My notes on The Devil’s Doorway
Set in 1960, this Irish found footage horror film has stylistic and thematic parallels with both The Borderlands and The Apparition. Veteran priest Father Thomas Riley (Lalor Roddy) and younger Father John Thornton (Ciaran Flynn) – who handles the camera to keep a record of the case — investigate a statue of the Virgin Mary which seems to be weeping blood, and are drawn into shameful mysteries then overwhelmed by far less benign manifestations. The fresh wrinkle is that the location of the supposed miracle is a Magdalen Laundry, and the horrors at the heart of the story have echoes of the shocking stories that have come out of investigations into these long-standing, Catholic-run institutions, which were for two hundred years used to keep awkward, inconvenient or embarrassing women out of sight. ‘Do you know how many of the babies born here had fathers who were fathers?’ asks the Mother Superior (Helena Bereen) who sees herself as being in charge of hiding away the church’s sins – and punishing girls who have already been victimised. Father Thomas is a veteran of the investigation business, who has ‘never had an experience with the miraculous’, while John still expects to discover evidence of the divine rather than conjuring tricks, fraud or misunderstanding. Thomas has also seen so much human evil he doesn’t need to believe in Satanic influence, even after extensive paranormal activity in the laundry.
Directed by Aislinn Clarke, who co-wrote with producers Martin Brennan and Michael B. Jordan, this recreates the look (and aspect ratio) of 1960s home movies, though Clarke includes video diary-style sequences of Father John talking to the camera after he’s started glimpsing and hearing the spooky playful children Mother Superior insists are no longer kept in the house. Breaking with the strict documentary style, the film layers in an effective, sparse music score by Andrew Simon McAllister (who scored the documentary Hostage to the Devil) to augment the drips, creaks, titters, crunches, crackles and footfalls which continue even when the screen goes dark. More ghost story than possession drama, though demonic powers do show up, the film manages some effective spookery, with misdirection followed by a jump scare as the camera is drawn slowly, jerkily to creepy abandoned playthings before sudden movements or noises from unexpected regions of the frame interrupt. The deep anger at authentic church injustice makes an interesting contrast with the conservative, pro-Catholic (indeed, even pro-abuse) attitudes of high-profile demon movies like The Exorcist or The Exorcism of Emily Rose, delving into historical crimes committed out of hypocritical expedience rather than actual fanaticism.

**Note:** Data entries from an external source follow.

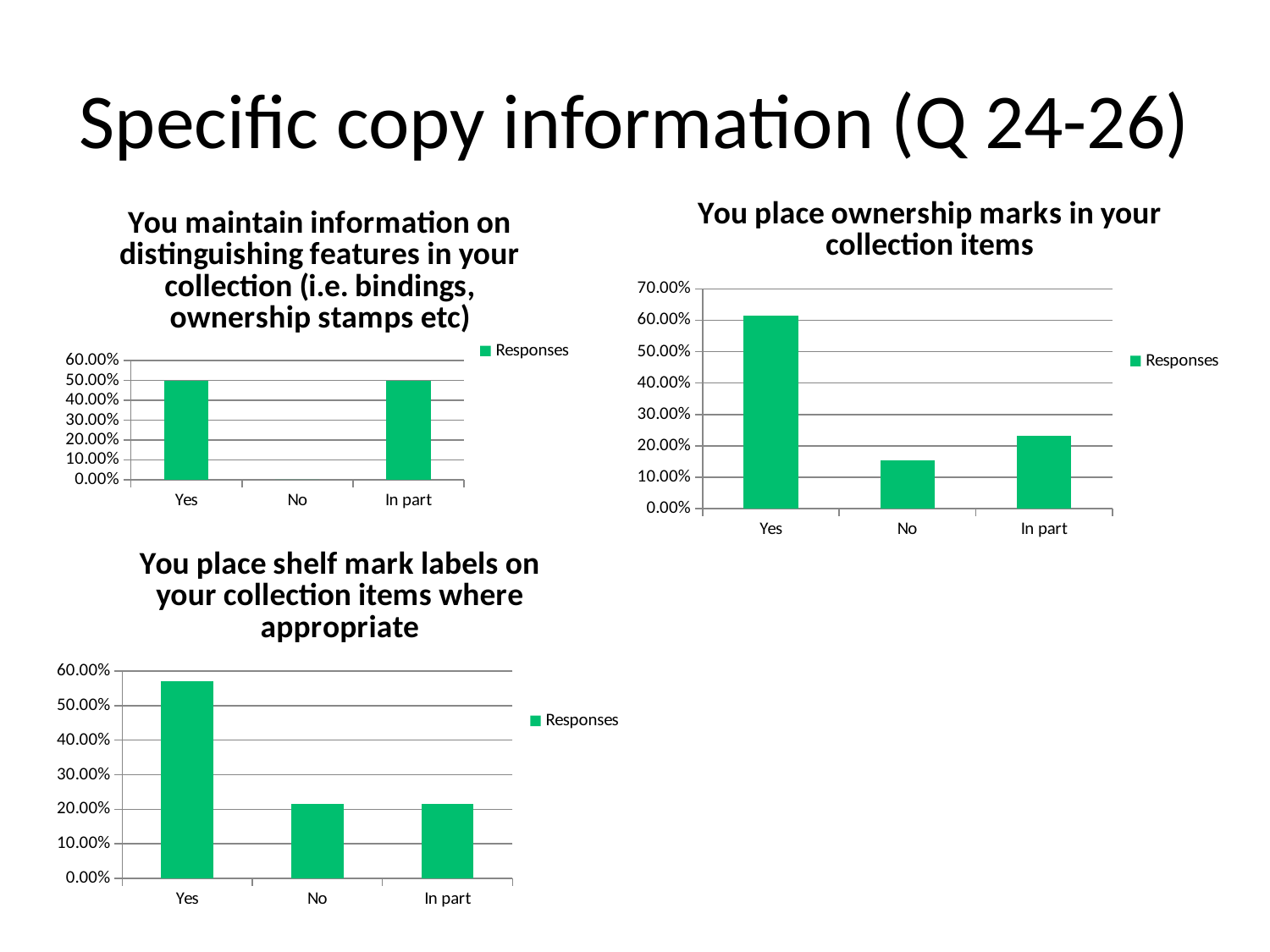
In the chart titled "You maintain information on distinguishing features in your collection", what is the value for Yes? 50.00% In the chart titled "You place ownership marks in your collection items", is the value for No greater or less than 20.00%? less What kind of chart is the chart titled "You place shelf mark labels on your collection items where appropriate"? Bar chart In the chart titled "You place ownership marks in your collection items", which is larger, the value for No or the value for In part? In part In the chart titled "You place ownership marks in your collection items", is the value for Yes greater or less than 50.00%? greater How many categories are shown on the x axis of the chart titled "You place ownership marks in your collection items"? 3 In the chart titled "You place ownership marks in your collection items", which category has the lowest value? No In the chart titled "You maintain information on distinguishing features in your collection", which category has the lowest value? No In the chart titled "You place shelf mark labels on your collection items where appropriate", is the value for No greater or less than 30.00%? less In the chart titled "You place ownership marks in your collection items", which category has the highest value? Yes In the chart titled "You place shelf mark labels on your collection items where appropriate", which category has the highest value? Yes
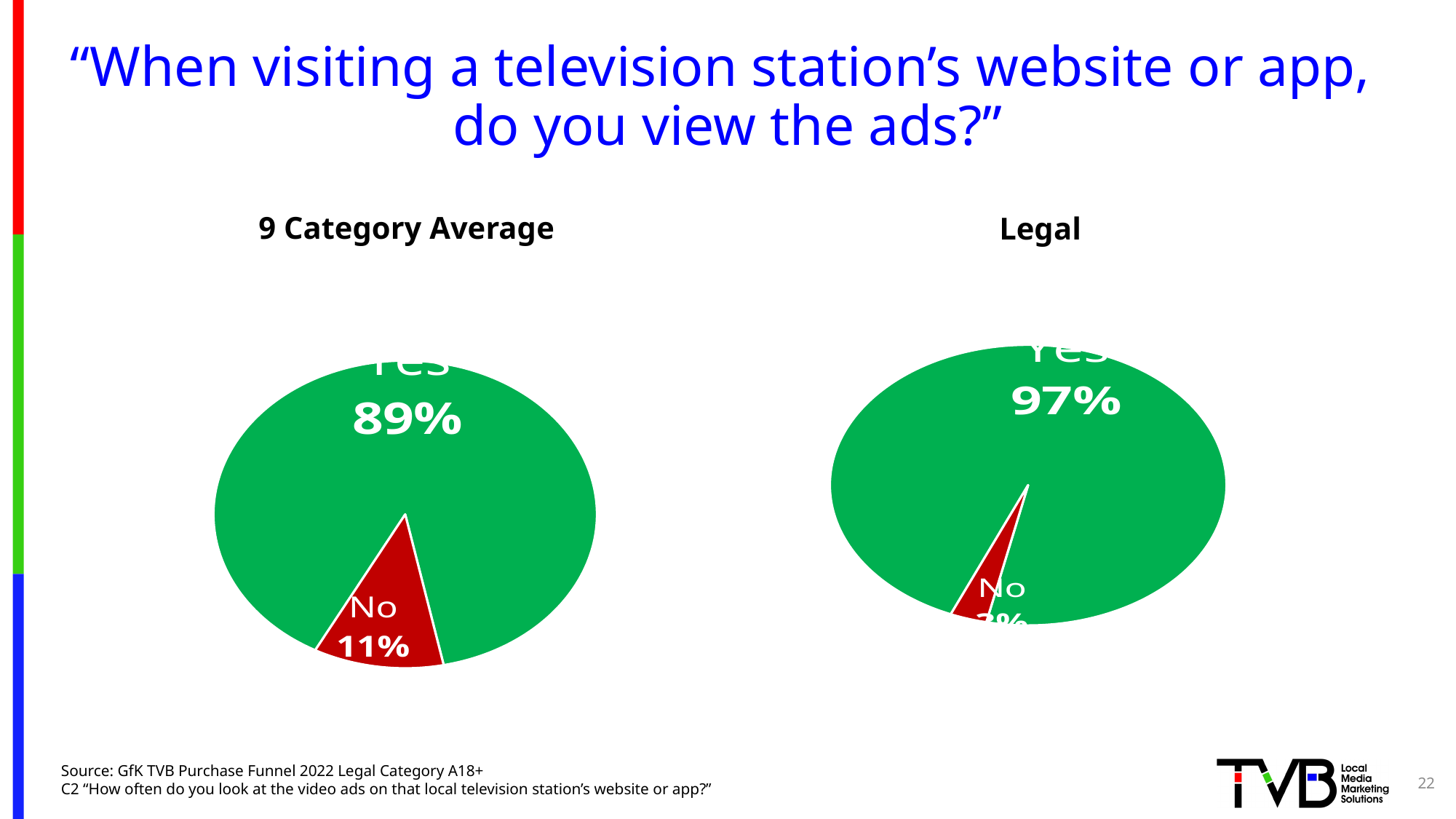
In the Legal chart, which response has the smaller share? No In the Legal chart, what percentage answered Yes? 97% What type of chart is used on this slide? Pie chart In the 9 Category Average chart, what percentage answered No? 11% What colour is the Yes slice in the Legal chart? Green Which chart shows a higher Yes share, 9 Category Average or Legal? Legal In the 9 Category Average chart, which response has the larger share? Yes Which chart shows a larger No slice, 9 Category Average or Legal? 9 Category Average How many slices does the 9 Category Average pie chart have? 2 What is the difference between the Yes share in the Legal chart and the Yes share in the 9 Category Average chart? 8 percentage points In the 9 Category Average chart, what is the difference between the Yes and No shares? 78 percentage points In the 9 Category Average chart, what percentage answered Yes? 89%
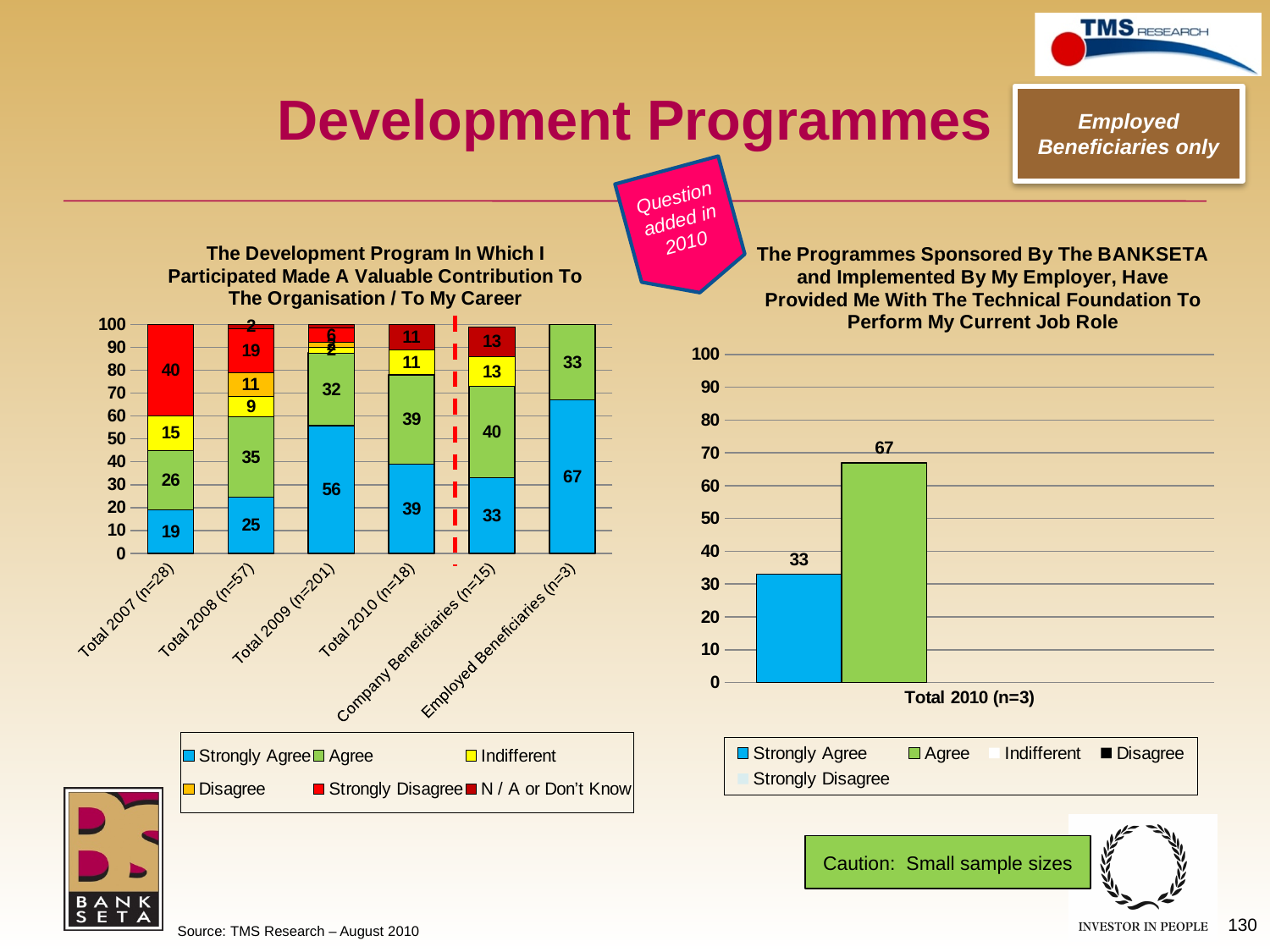
What kind of chart is the right chart (The Programmes Sponsored By The BANKSETA...)? Bar chart In the right chart (The Programmes Sponsored By The BANKSETA...), how many series does the legend list? 5 In the left chart (The Development Program In Which I Participated...), what is the Strongly Disagree value for Total 2007 (n=28)? 40 In the left chart (The Development Program In Which I Participated...), which category has the highest Strongly Agree value? Employed Beneficiaries (n=3) In the right chart (The Programmes Sponsored By The BANKSETA...), what is the value for Agree for Total 2010 (n=3)? 67 In the left chart (The Development Program In Which I Participated...), is the Strongly Agree value for Total 2008 (n=57) larger or smaller than that for Total 2009 (n=201)? Smaller In the left chart (The Development Program In Which I Participated...), how many series does the legend list? 6 In the left chart (The Development Program In Which I Participated...), how many categories are shown on the x axis? 6 In the left chart (The Development Program In Which I Participated...), what is the Strongly Agree value for Total 2007 (n=28)? 19 In the right chart (The Programmes Sponsored By The BANKSETA...), what is the value for Strongly Agree for Total 2010 (n=3)? 33 In the right chart (The Programmes Sponsored By The BANKSETA...), what is the difference between the Agree and Strongly Agree values? 34 In the left chart (The Development Program In Which I Participated...), what is the Agree value for Company Beneficiaries (n=15)? 40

It ventures into more conventional genre dark places as, like the church investigators in The Borderlands, the priests wind up exploring oppressive underground chambers – strewn with evidence of evil going back centuries – as found footage horror film conventions close in on them (‘these tunnels all look the same’) like crushing walls in a cliffhanger serial ending. Roddy, Flynn and Bereen are handed stock clergy types (boozing cynic, naïve idealist, oppressive tyrant) but give them real individuality as the characters are put under pressure. Roddy, in particular, is affecting when praying in the dark – though the answer that comes isn’t reassuring in the least. Clarke is a real genre talent.